We know the following are true about sine and cosine (and that they can be proven geometrically):
- $\sin(a+b)=\sin(a)\cos(b)+\sin(b)\cos(a)$
- $\cos(a+b)=\cos(a)\cos(b)-\sin(a)\sin(b)$
- $\lim\limits_{x\to0}\dfrac{\sin x}x=1$
- $\lim\limits_{x\to0}\dfrac{\cos x-1}x=0$
- They are continuous
Let's say we have two real functions: $s(x)$ and $c(x)$. If we know that the above are true for $s$ and $c$ (i.e. $s(a+b)=s(a)c(b)+s(b)c(a)$, etc.), can we conclude that $s$ and $c$ are equal to $\sin$ and $\cos$ respectively? In other words, are sine and cosine the only two functions that satisfy the above? Do the five points above uniquely define the sine and cosine?
I was thinking of the unit circle definition of sine and cosine, and I knew that there are many non-geometric definitions of them. I was wondering if the four facts shown above were enough to count as a non-geometric definition.
(Without the third point, stuff like $\sin(x \text{ degrees})$ and $\cos(x \text{ degrees})$ would also work; in other words, the third point specifies that we're using radians.)

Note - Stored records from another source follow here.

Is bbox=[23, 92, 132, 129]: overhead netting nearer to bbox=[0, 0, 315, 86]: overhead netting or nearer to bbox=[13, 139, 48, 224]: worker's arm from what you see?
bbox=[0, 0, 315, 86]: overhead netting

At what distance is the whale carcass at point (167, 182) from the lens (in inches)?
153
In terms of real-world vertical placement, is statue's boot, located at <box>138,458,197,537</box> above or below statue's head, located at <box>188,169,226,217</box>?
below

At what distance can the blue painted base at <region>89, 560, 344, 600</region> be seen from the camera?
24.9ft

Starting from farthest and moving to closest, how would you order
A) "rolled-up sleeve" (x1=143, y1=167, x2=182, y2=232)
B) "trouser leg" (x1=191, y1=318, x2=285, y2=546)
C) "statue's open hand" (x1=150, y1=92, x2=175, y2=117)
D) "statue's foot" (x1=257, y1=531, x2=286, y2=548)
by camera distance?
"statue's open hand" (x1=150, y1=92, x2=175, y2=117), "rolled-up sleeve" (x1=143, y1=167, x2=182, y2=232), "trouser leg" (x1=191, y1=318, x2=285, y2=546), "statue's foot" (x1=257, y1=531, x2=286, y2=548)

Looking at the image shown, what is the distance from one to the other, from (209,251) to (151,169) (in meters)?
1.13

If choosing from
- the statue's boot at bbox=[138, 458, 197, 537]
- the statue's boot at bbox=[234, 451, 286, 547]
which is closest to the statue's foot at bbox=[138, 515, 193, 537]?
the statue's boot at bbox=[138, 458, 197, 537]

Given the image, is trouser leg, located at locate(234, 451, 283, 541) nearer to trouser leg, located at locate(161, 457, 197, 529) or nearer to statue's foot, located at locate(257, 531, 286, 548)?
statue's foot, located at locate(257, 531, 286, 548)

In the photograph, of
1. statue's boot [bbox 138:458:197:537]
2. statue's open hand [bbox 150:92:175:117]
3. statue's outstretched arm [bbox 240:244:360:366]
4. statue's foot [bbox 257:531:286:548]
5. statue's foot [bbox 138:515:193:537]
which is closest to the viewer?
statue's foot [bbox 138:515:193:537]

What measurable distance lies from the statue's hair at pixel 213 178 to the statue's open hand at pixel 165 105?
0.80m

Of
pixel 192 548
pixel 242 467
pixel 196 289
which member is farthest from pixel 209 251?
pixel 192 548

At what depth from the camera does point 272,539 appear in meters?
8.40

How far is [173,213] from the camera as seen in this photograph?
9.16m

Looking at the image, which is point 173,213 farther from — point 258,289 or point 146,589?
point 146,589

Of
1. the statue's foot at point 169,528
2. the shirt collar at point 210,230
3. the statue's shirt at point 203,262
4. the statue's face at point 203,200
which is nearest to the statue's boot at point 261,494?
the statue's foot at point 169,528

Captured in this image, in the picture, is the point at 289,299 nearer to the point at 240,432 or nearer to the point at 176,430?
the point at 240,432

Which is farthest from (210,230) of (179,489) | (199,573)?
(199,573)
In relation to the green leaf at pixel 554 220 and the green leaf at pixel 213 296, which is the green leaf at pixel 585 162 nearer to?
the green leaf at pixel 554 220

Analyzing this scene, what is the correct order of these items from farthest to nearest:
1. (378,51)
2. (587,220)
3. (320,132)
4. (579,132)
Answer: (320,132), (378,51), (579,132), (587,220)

EDIT: Added fourth point, since $s(x)=e^x\sin(x)$, $c(x)=e^x\cos(x)$ would work if it was omitted.
Best Answer
Yes, this uniquely defines the sine and cosine functions. In particular, let's write $$f(x)=\cos(x)+i\sin(x)$$ where $i$ is the imaginary unit. Then, the sum identities will yield, after a bit of computation that $f(x)f(y)=f(x+y)$. This is somewhat tedious, but easy to verify. But guess what! The only continuous functions which can satisfy $f(x)f(y) = f(x+y)$ are exponential functions; to prove this, notice that, for integer $n$, it is clear that $f(nx)=f(x)^n$. You can use this to show that, over the rationals, $f$ is an exponential function (i.e. $f(x)=e^{ax}$).*
Since we have $\sin(0)=0$, $\sin'(0)=1$, $\cos(0)=1$ and $\cos'(0)=0$, this implies that $f'(0)=i$. The only exponential function satisfying this is $f(x)=e^{ix}$. Extracting real and imaginary parts yields, uniquely, cosine and sine.
*If you wish to be formal about this, it would be wise to prove that $|f(x)|=e^{\alpha x}$ first, then prove that $\arg(f(x))\equiv \beta x$ - you can avoid the issue of $n^{th}$ roots being non-unique in the complex plane by separating your argument into these two sections.